Just how can these half-holidays, outings, and the like, be worked into the farm boy’s program so as to make them contributive to the up-building of his character? What of this sort can be done to cause him to return to his assigned tasks with greater zeal and enthusiasm? How can it be provided that the boy may look forward to these outings with a thrill of joy during the long days he has to spend behind the plow or in the harvest field? Finally, how can these recreation periods, large and small, be so associated with his work-a-day tasks that he may come to regard farm life as a wholesome type of vocation—one that he may follow with pleasure and profit for himself, and one in which he may succeed so well as to make his achievements constitute a living commendation of such a calling to others? In a later discussion there will be shown many methods whereby the recreation experience of the farm boys and girls may be properly looked after.

Few persons seem to appreciate the value of solitude as a means of recreating and building up the inner life. Probably one of the greatest agencies in the development of many a powerful personality is the fact that its possessor was compelled by force of circumstances while young to spend much time in the company of his or her own thoughts. It is impossible to think intelligently while one is doing any body-straining work; for example, wood sawing or hay pitching. But there are many forms of occupation for boys and girls on the farm which permit of comparative rest of the body. So the foundations of many a worthy career have been laid in the silent reflections of the boy spending the day alone in the woods or on the prairies with his cattle and dog and pony, or sitting on the seat of the riding plow.

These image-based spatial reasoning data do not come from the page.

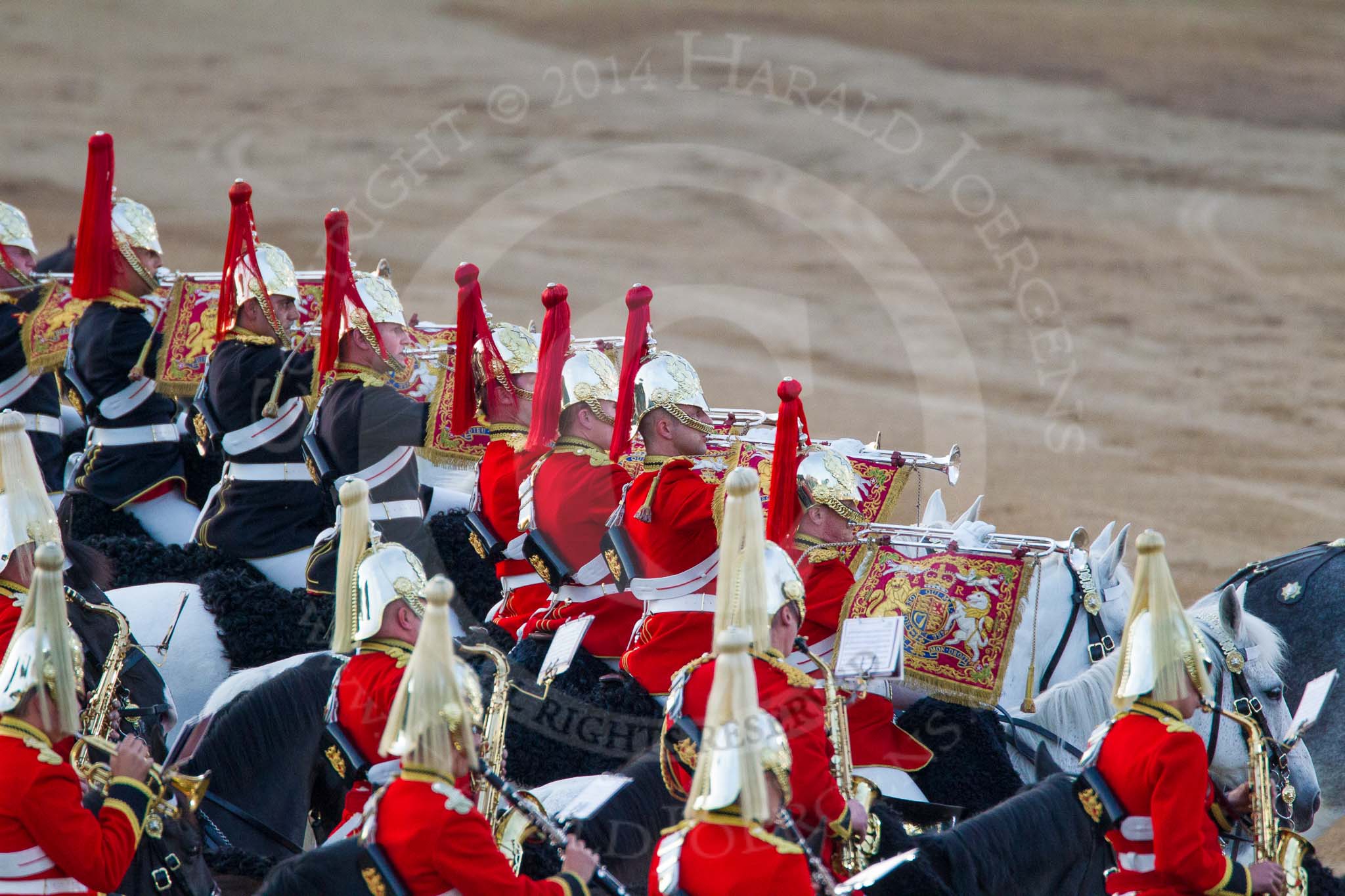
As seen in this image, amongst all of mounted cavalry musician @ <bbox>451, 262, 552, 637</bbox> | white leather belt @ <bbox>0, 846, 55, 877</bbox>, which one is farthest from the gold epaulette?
mounted cavalry musician @ <bbox>451, 262, 552, 637</bbox>

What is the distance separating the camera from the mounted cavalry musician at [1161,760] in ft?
14.3

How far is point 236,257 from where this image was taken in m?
7.13

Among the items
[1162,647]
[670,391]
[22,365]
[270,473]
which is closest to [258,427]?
[270,473]

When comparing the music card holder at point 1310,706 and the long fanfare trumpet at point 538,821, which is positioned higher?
the music card holder at point 1310,706

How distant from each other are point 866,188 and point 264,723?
40.2 feet

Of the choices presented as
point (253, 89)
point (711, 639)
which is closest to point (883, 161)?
point (253, 89)

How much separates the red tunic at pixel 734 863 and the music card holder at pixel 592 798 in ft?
3.25

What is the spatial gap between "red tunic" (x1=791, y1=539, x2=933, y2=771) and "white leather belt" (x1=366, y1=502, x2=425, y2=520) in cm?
177

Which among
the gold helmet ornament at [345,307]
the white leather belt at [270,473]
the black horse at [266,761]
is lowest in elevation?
the black horse at [266,761]

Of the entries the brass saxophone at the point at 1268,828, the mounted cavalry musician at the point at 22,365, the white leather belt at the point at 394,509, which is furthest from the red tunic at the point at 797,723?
the mounted cavalry musician at the point at 22,365

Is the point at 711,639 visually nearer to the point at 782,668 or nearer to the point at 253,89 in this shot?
the point at 782,668

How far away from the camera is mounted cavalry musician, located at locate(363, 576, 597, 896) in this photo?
12.9ft

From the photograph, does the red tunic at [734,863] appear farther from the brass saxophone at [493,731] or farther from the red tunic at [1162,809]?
the red tunic at [1162,809]

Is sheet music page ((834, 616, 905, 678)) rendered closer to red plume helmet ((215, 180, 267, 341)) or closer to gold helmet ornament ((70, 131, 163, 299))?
red plume helmet ((215, 180, 267, 341))
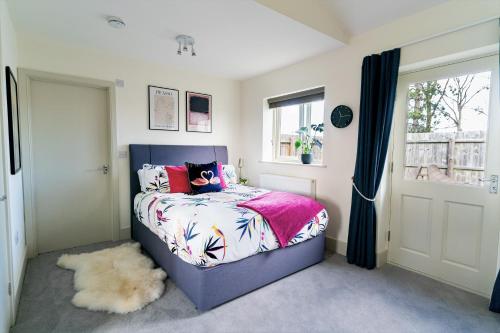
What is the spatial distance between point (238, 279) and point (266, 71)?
3.02 meters

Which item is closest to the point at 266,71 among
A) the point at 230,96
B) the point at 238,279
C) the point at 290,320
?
the point at 230,96

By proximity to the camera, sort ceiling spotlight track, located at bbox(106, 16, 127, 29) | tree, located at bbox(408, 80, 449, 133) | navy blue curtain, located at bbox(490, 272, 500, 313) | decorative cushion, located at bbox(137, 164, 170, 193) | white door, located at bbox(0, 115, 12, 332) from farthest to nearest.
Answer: decorative cushion, located at bbox(137, 164, 170, 193) → tree, located at bbox(408, 80, 449, 133) → ceiling spotlight track, located at bbox(106, 16, 127, 29) → navy blue curtain, located at bbox(490, 272, 500, 313) → white door, located at bbox(0, 115, 12, 332)

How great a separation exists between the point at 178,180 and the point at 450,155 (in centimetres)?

Likewise, the farmer’s daughter, during the performance of many simple, non-fatiguing tasks, reflects perforce upon the larger meanings of life and makes out in mind many plans for the time when she hopes to undertake the mastery of various trying and interesting problems. Lack of this enforced solitude and its attendant reflections—lack of the discovery of the joy of being at regular intervals alone with the great soul of Nature and with one’s inner consciousness—doubtless contributes in some measure to the undoing of city boys and girls. The constant turmoil of the street, the excitement of the ever changing scenes and situations, give an over-indulgence to the senses, ripen the judgments too early, and rob the character of those soberer habits which later enable one to find good in the common situations and the common people of the world.

It is, therefore, recommended that farm parents provide for a part of the sterner duties of the boys and girls such tasks as will allow for comparative rest of the body while the mind may tarry undisturbed with the reflections of the inner life.